TÂCHE ASSIGNÉE 1 – Recopiez le passage du texte sur la Mutualité et les syndicats situé entre "Pour la première" et "les pharmacies mutualistes.", ces deux passages inclus.
TÂCHE ASSIGNÉE 2 – Relevez tous les sigles d'organisations qui apparaissent dans le texte sur la Mutualité et les syndicats.
TÂCHE ASSIGNÉE 3 – Prolongez le texte sur la Mutualité et les syndicats à partir de l'endroit où il s'arrête.

TEXTE EXTRAIT –
>>>

Pour la première fois également, mutualistes et syndicalistes joignent leurs forces contre une mesure unanimement dénoncée. Dans la Seine, des meetings organisés par la Fédération mutualiste de la Seine rassemblent les représentants des mutuelles ouvrières, mais également de la CGT et de la CFDT. Cette réaction déterminée n'est d'ailleurs pas vaine, comme en témoigne l'annulation du projet Grandval durant l'été 1964, jugé illégal par le Conseil d'Etat. En réponse aux accusations portées contre les sociétés mutualistes de contribuer au gonflement des dépenses pharmaceutiques, et par souci d'apaisement, la FNMF institue une baisse de 6% sur le prix des médicaments délivrés par les pharmacies mutualistes.

1964, ou les prémices d'une réconciliation "syndicalo-mutualiste"

Au-delà de cette victoire, la mobilisation contre le projet Grandval est révélatrice d'un changement décisif au sein du mouvement mutualiste, qui se caractérise par un rapprochement avec les syndicalistes, "ces ennemis héréditaires (…) tellement ignorés ou décriés durant une longue période"[2]. Depuis la fin du XIXe siècle, en effet, Mutualité et syndicalisme ont évolué de façon parallèle, à la fois dans leurs fondements idéologiques et dans leurs activités : aux syndicats, la réglementation du travail, la revendication et la lutte ; à la Mutualité, la prise en charge des questions sociales, de la santé et de la prévoyance. Mais à partir des années 1960, les remises en cause de la Sécurité sociale et des libertés mutualistes impliquent une convergence progressive entre les deux mouvements. Signe des temps, en 1967, lors du congrès national de Saint-Malo, la FNMF reconnaît officiellement la Mutualité d'entreprise et affirme la nécessité de coopérer avec les syndicats.

 

Les manifestations de la Mutualité contre le ticket modérateur d'ordre public dans les années 1970. Copyright : FNMF.

<<<

EXTRAITS DE DONNÉES –
>>>

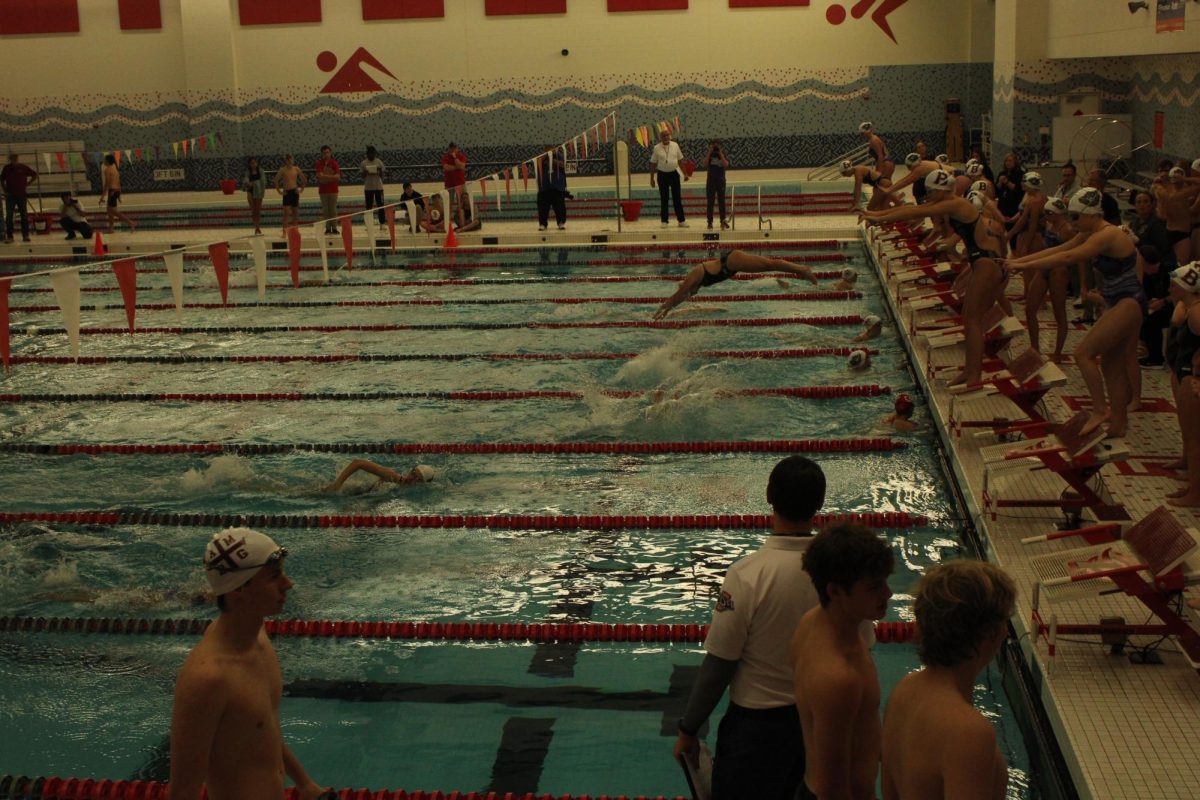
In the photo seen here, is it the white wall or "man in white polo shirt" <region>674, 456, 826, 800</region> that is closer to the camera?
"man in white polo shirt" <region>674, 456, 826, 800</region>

<<<
>>>

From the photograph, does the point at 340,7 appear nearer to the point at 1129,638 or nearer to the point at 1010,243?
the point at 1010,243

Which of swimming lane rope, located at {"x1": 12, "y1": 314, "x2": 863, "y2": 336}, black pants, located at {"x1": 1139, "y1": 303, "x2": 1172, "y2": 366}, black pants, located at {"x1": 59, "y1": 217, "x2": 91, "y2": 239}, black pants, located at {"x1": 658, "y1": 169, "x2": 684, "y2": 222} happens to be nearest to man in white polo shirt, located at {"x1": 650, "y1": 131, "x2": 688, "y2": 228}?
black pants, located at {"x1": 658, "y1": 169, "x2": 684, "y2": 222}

<<<
>>>

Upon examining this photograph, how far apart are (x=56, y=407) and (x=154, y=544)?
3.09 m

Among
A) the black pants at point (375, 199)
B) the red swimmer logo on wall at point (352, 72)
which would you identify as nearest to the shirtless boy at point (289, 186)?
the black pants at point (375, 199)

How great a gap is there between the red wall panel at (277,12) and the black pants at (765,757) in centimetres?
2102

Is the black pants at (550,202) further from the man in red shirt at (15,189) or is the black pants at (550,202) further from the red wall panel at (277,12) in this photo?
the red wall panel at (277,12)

<<<

RÉPONSE RÉDIGÉE 1 –
Pour la première fois également, mutualistes et syndicalistes joignent leurs forces contre une mesure unanimement dénoncée. Dans la Seine, des meetings organisés par la Fédération mutualiste de la Seine rassemblent les représentants des mutuelles ouvrières, mais également de la CGT et de la CFDT. Cette réaction déterminée n'est d'ailleurs pas vaine, comme en témoigne l'annulation du projet Grandval durant l'été 1964, jugé illégal par le Conseil d'Etat. En réponse aux accusations portées contre les sociétés mutualistes de contribuer au gonflement des dépenses pharmaceutiques, et par souci d'apaisement, la FNMF institue une baisse de 6% sur le prix des médicaments délivrés par les pharmacies mutualistes.

RÉPONSE RÉDIGÉE 2 – CGT, CFDT, FNMF

RÉPONSE RÉDIGÉE 3 –
1964 et le projet Grandval marquent donc le coup d'envoi d'une série d'actions conjointes entre syndicalistes et mutualistes pour défendre la Sécurité sociale : trois ans plus tard, c'est au tour du ministre des affaires sociales, Jean-Marcel Jeanneney, de reprendre l'offensive. Les ordonnances adoptées sous son impulsion en août 1967 imposent une rupture dans le système établi en 1945. Outre une majoration des cotisations, alliée à une réduction des prestations destinées à rééquilibrer les comptes de la Sécurité sociale, Jeanneney entreprend une réforme profonde de l'architecture du système, désormais éclaté en trois caisses autonomes – maladie, vieillesse, famille – censées en assurer la pérennité économique. Pour finir, les ordonnances Jeanneney modifient la gouvernance des caisses de Sécurité sociale, en supprimant les élections au profit d'une désignation des administrateurs et en instaurant la parité dans la répartition des sièges, dont, à l'origine, deux-tiers revenaient aux syndicats, contre un tiers pour le patronat. A nouveau, mutualistes et syndicalistes s'opposent à ce qu'ils considèrent comme une grave remise en cause des fondements de la Sécurité sociale. Sans avoir raison de la réforme, ce front commun "met fin, de façon symbolique, à des décennies d'opposition et d'incompréhension"[3] entre les deux versants du mouvement social français.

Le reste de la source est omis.